Grade: A MINUS (“Worthy Girl”, “New Friend”, “Jesus Did”)
Tomeka Reid Quartet: Old New
Second and better album from a group whose Other Three are Mary Halvorson, Jason Roebke, and Tomas Fujiwara; naturally, big things have been expected from such a lineup since the get-go. Reid and Halvorson are hella tight, spending minutes in unison before pushing off into different regions of rhythmic and tone-quality space, before homing in on each other again. Fujiwara provides coherent structure during the freest moments, letting the melodists find places of intersection with the composed material while doing their trademark bendy and squawky bits. Roebke has the least fun job, at least getting to pluck out some odd-shaped lines for his bandmates to respond to. They still have more room to grow.
Grade: A MINUS (“Old New”, “Niki’s Bop”, “Wabash Blues”)
Celso Sim: O Amor Entrou Como um Raio (Celso Sim Canta Batatinha) (2017)
Samba dilettante me is reminded of Arto Lindsay at his most neoclassical, down to the big resonant bass drum played quietly, but with a careful avoidance of noon chill. While not challenging, Sim’s arrangements of works by Soteropolitan composer Batatinha from the Sixties through Nineties foreground harmonic twists to keep you awake. Thanks go to jack-of-all-strings Webster Santos’s ringing harmonics and fretboard squeakery, Filipe Massumi’s block-rocking cello, and I don’t know who or what that is sounding like a dog begging on “Direito de Sambar”, but maybe it’s percussionist Maurício Badé. Sim sings with dynamics without overshadowing the songs, and although I only hit translate on the spaceship one, I’m sure they mostly fly.
Grade: B PLUS (“Toalha da Saudade”, “Imitação”, “Direito de Sambar”)
Wand: Laughing Matter
This takes a good half an hour to warm up, trying out an acoustic number here, a drone-pop number there, but it does eventually get very good indeed. They combine Car Seat Headrest’s widescreen takes on small stakes with Beauty Pill’s trying hard to sound pleasant rather than like shit. The rhythm playing is best-in-class, the guitar rave-ups generate both light and heat, and occasionally the male vocalist clams up and lets the female vocalist mete out the tunes. Still, those short on time can start on track 7.

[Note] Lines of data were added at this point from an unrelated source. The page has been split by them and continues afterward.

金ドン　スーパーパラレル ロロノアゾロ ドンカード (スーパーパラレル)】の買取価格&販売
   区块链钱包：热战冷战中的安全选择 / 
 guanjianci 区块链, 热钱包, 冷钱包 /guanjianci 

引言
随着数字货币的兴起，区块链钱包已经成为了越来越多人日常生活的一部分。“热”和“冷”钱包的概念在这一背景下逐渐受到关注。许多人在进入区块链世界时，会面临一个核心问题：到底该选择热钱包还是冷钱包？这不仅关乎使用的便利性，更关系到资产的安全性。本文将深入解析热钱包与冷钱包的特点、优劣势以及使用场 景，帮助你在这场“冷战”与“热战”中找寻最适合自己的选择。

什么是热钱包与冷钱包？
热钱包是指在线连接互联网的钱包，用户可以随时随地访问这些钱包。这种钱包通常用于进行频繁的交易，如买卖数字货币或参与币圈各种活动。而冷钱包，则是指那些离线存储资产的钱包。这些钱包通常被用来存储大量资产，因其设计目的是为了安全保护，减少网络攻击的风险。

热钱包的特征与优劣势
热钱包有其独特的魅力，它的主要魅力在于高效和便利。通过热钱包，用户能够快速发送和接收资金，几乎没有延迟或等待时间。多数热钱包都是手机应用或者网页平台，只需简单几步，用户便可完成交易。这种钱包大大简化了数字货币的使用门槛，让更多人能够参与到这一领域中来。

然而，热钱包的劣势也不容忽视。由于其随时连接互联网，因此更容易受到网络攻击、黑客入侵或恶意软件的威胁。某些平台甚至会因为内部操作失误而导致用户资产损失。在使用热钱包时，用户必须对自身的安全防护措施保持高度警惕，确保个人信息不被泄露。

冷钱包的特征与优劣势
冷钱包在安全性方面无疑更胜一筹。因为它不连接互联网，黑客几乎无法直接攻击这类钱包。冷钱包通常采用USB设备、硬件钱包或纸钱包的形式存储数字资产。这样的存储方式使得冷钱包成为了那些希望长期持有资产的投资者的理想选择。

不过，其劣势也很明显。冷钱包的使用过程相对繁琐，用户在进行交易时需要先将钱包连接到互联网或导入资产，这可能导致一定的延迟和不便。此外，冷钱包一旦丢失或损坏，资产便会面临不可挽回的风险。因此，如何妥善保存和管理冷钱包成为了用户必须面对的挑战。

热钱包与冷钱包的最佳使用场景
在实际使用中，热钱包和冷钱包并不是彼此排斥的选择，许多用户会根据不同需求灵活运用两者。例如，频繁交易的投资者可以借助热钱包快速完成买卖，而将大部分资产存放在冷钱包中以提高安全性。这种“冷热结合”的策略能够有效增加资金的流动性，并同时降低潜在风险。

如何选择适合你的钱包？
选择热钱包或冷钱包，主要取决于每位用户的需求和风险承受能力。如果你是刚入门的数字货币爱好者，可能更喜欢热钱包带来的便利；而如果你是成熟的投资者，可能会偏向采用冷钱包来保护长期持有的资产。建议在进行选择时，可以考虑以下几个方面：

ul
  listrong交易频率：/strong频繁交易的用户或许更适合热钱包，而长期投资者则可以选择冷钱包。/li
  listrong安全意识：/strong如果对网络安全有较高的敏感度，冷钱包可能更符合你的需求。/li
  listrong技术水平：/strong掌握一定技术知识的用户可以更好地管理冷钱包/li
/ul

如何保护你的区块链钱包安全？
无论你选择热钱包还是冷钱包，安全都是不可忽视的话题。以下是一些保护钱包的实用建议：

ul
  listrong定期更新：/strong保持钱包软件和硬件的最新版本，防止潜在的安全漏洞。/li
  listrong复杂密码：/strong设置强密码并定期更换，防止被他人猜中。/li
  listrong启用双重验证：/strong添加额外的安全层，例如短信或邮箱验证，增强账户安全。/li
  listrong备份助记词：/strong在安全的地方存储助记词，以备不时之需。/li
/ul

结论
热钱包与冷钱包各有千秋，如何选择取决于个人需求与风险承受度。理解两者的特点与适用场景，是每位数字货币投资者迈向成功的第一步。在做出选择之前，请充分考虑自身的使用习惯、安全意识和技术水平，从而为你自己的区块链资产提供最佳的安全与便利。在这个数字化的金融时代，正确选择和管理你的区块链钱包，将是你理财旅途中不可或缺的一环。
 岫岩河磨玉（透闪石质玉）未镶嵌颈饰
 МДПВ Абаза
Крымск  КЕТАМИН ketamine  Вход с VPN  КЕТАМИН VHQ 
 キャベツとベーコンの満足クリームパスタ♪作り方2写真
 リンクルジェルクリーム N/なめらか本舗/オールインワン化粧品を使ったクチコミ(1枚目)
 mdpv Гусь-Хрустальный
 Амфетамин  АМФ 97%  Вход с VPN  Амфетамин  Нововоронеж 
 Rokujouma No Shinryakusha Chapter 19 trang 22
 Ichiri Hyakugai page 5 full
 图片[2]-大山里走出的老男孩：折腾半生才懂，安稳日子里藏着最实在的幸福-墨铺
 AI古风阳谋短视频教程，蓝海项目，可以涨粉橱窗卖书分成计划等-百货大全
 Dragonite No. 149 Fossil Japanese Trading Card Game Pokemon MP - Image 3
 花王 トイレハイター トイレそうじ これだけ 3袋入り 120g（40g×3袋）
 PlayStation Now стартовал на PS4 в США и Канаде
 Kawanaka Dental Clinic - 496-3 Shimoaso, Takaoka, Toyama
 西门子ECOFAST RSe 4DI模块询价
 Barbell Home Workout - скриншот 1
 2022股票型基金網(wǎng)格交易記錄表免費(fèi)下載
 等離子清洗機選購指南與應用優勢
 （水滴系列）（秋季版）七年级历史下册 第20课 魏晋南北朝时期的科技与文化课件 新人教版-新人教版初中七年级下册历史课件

Grade: B PLUS (“Airplane”, “Lucky’s Sight”, “Wonder”)
Selena Gomez: Rare
The production is sometimes tinny, sometimes dinky, in line with pop’s recent return to lack-of-overstatement that’s an ear-saver for those of us who still listen to the radio sometimes. Gomez delivers her material with clarity in multiple octaves, though she’s not really an interpreter. While she sings that she'll “show you all my demons,” she doesn’t do so on this record, even though she’s been through enough bad shit in her short life that the six distinct times she dated Justin Bieber only rank fifth to tenth. And of course that’s her choice. But if she also chooses to relegate the great “Back to You” and its demons-by-association, not to mention “Bad Liar”, the best Talking Heads appropriation since Mariah/ODB’s “Fantasy”, to the “Target and Japanese edition,” any playlist maker can add them as a supplement.